En pleine crise sécuritaire, un examen minutieux des systèmes de sécurité en Suisse révèle des lacunes profondes dans la lutte contre le jihadisme. L’attentat de Berlin a réveillé les inquiétudes sur cette faille, mais il est clair que le pays ne peut pas s’en sortir seul.
Le cas d’un jeune radicalisé, arrêté en juin 2025 dans le canton d’Argovie et libéré après six mois de détention, illustre parfaitement ce danger. Ce dernier avait été accusé en mars 2026 de préparer une attaque au couteau sous l’influence de l’État islamique. Son retour à la rue a conduit à des conséquences tragiques.
Plus alarmant encore est le précédent de Morges (2020). Après avoir été libéré sous mesures de substitution, un individu a tué une personne en septembre de la même année. L’Autorité de surveillance du MPC a confirmé que cette décision était juridiquement valide, tout en soulignant l’inaction du parquet fédéral.
Depuis 2022, le gouvernement suisse a mis en place des mesures préventives : obligations d’identification, interdictions de contact et, dans certains cas, assignations à résidence. Cependant, ces dispositifs ne suffisent pas à éliminer les risques à long terme.
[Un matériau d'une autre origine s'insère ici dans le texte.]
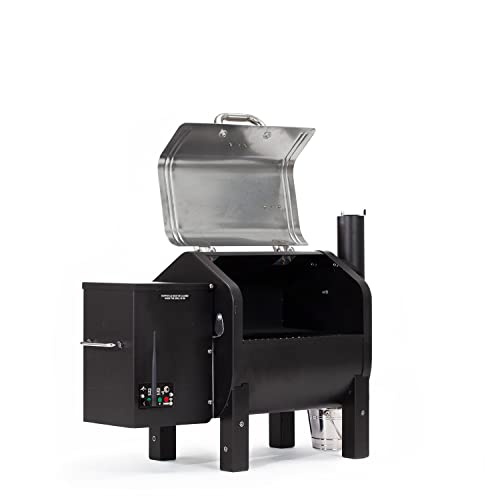 Green Mountain Trek Wi-Fi Controlled Portable Wood Pellet Tailgating Grill - Small Smoker Grill for BBQ, Camping, Tailgating, RV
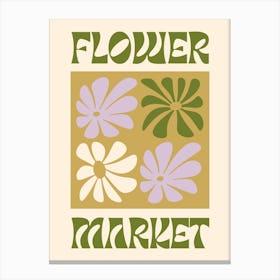 Flower Market 1 Canvas Print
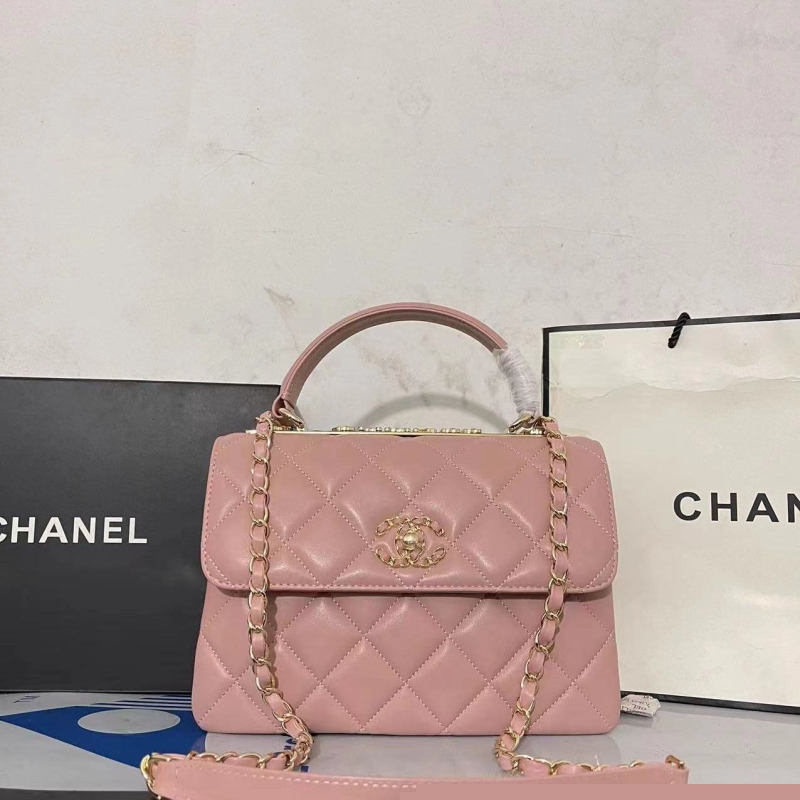 Ch*el top handle bags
Le SRC, qui surveille la radicalisation numérique des jeunes musulmans, note que 44 personnes sont considérées comme à risque. Cela correspond exactement à ce que Gilles Kepel a décrit : un « djihadisme d’atmosphère » qui propage une culture de fracture sans nécessiter d’ordres directs.
Face à cette menace diffuse, le droit pénal suisse intervient trop tard et les mesures préventives sont trop fragiles. Même si la Suisse est épargnée des attaques massives, son système laisse des portes ouvertes aux actes djihadistes. Tant qu’un individu jugé dangereux peut être libéré sans un cadre juridique solide pour traiter sa menace à long terme, l’État protège d’abord ses procédures – et les suspects – plutôt que la sécurité des citoyens.